Et voici le tournant du quinquennat !

Auteur : Jérôme Béglé | Editeur : Walt | Mardi, 08 Mars 2016 - 22h45

« Ça passe ou ça casse. Et même si ça passe, il y aura beaucoup de casse ! » Ce (très) proche de François Hollande ne cache pas son pessimisme devant l'extraordinaire zone de turbulence dans laquelle est entré l'exécutif. Le Sénat s'apprête à examiner dans 10 jours le projet de loi sur la révision constitutionnelle visant à introduire la déchéance de nationalité. Gérard Larcher a déjà annoncé que le texte adopté par l'Assemblée nationale serait réécrit afin de lui redonner le sens et l'esprit que lui avait donnés François Hollande lors de son discours à Versailles en novembre dernier. Un habile tacle visant à mettre le chef de l'État devant ses responsabilités et qui souligne à quel point celui-ci s'est montré versatile.

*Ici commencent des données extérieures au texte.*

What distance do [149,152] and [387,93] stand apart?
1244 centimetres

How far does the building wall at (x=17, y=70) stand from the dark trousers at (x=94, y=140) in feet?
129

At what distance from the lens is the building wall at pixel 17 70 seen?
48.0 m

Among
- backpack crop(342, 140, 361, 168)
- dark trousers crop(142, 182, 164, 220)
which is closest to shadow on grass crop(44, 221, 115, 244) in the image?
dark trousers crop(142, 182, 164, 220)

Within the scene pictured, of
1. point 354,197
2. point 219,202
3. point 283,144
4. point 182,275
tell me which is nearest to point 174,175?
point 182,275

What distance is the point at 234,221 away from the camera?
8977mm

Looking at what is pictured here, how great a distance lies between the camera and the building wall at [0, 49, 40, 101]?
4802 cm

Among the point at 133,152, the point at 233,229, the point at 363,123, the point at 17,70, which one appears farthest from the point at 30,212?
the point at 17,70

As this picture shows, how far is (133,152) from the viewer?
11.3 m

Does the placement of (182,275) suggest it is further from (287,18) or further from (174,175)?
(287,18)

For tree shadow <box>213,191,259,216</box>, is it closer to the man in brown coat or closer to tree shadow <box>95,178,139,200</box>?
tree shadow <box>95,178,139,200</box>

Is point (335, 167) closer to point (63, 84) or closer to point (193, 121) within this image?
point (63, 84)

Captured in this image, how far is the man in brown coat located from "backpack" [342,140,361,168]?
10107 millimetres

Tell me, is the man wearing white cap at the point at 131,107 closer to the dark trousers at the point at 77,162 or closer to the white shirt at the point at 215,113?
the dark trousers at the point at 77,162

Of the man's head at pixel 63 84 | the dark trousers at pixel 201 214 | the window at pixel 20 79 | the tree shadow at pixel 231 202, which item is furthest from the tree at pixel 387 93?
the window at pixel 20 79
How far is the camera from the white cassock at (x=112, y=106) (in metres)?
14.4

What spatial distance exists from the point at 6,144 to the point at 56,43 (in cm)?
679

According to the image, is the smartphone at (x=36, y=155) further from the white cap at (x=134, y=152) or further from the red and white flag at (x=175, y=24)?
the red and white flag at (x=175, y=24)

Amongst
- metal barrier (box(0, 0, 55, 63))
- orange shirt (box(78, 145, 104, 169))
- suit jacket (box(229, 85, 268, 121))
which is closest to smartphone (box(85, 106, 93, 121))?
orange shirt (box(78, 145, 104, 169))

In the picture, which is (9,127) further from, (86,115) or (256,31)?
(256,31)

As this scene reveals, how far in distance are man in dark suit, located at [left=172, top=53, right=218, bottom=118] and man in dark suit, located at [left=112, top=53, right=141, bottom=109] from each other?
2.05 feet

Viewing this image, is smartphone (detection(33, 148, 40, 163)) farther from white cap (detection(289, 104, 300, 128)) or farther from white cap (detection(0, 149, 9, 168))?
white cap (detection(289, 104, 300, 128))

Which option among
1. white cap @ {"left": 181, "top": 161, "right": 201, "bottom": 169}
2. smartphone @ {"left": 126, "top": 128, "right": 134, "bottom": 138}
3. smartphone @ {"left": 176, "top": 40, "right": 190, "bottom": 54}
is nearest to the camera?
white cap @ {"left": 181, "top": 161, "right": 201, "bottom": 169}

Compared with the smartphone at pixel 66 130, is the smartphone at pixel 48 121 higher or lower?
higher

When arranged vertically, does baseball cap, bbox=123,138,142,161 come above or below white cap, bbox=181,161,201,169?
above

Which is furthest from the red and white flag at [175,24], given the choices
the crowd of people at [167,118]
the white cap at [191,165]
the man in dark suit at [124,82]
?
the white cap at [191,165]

Les départs d'incendie sont multiples. Martine Aubry a sonné la charge dans Le Monde contre la loi El Khomri, et a réactivé cette semaine son association Renaissance, destinée à faire de la politique autrement. Ses fidèles ont annoncé qu'ils quittaient la direction du PS. Le député Pouria Amirshahi a quant à lui annoncé qu'il quittait carrément le parti et il semble acquis que d'autres cadres le suivront d'ici l'été. Ajoutez à cela la rivalité Valls/Macron qui pourrait tourner à la guerre de tranchées et les couacs gouvernementaux qui redoublent.

Plus d'un million de signataires

Ce tableau sombre devient apocalyptique quand on se penche sur la loi El Khomri censée réformer le Code du travail. Avant même d'être examinée en conseil des ministres, elle a déjà fracturé le parti majoritaire, soudé un front syndical contre le gouvernement et réveillé des associations lycéennes et étudiantes, dont la mobilisation est le pire cauchemar des gouvernements. La pétition demandant son abrogation pure et simple frôle désormais les 1,1 million de signatures et recrute près de 100 000 aficionados chaque jour : du jamais-vu en France ! Abandonner le texte serait suicidaire et aboutirait sans doute à la démission du Premier ministre Manuel Valls ; le passage en force est en l'état illusoire tant la majorité pour voter cette loi est aujourd'hui introuvable et les conséquences sociales imprévisibles. Reste donc à renégocier article par article les points litigieux. On se demande pourquoi cela n'a pas été fait avant et à quel rétrécissement de voilure ce replâtrage aboutira. Quoi qu'il en soit, voici le gouvernement embarqué avec les deux lois pendantes devant le Parlement dans un marathon de plusieurs semaines à l'issue totalement incertaine...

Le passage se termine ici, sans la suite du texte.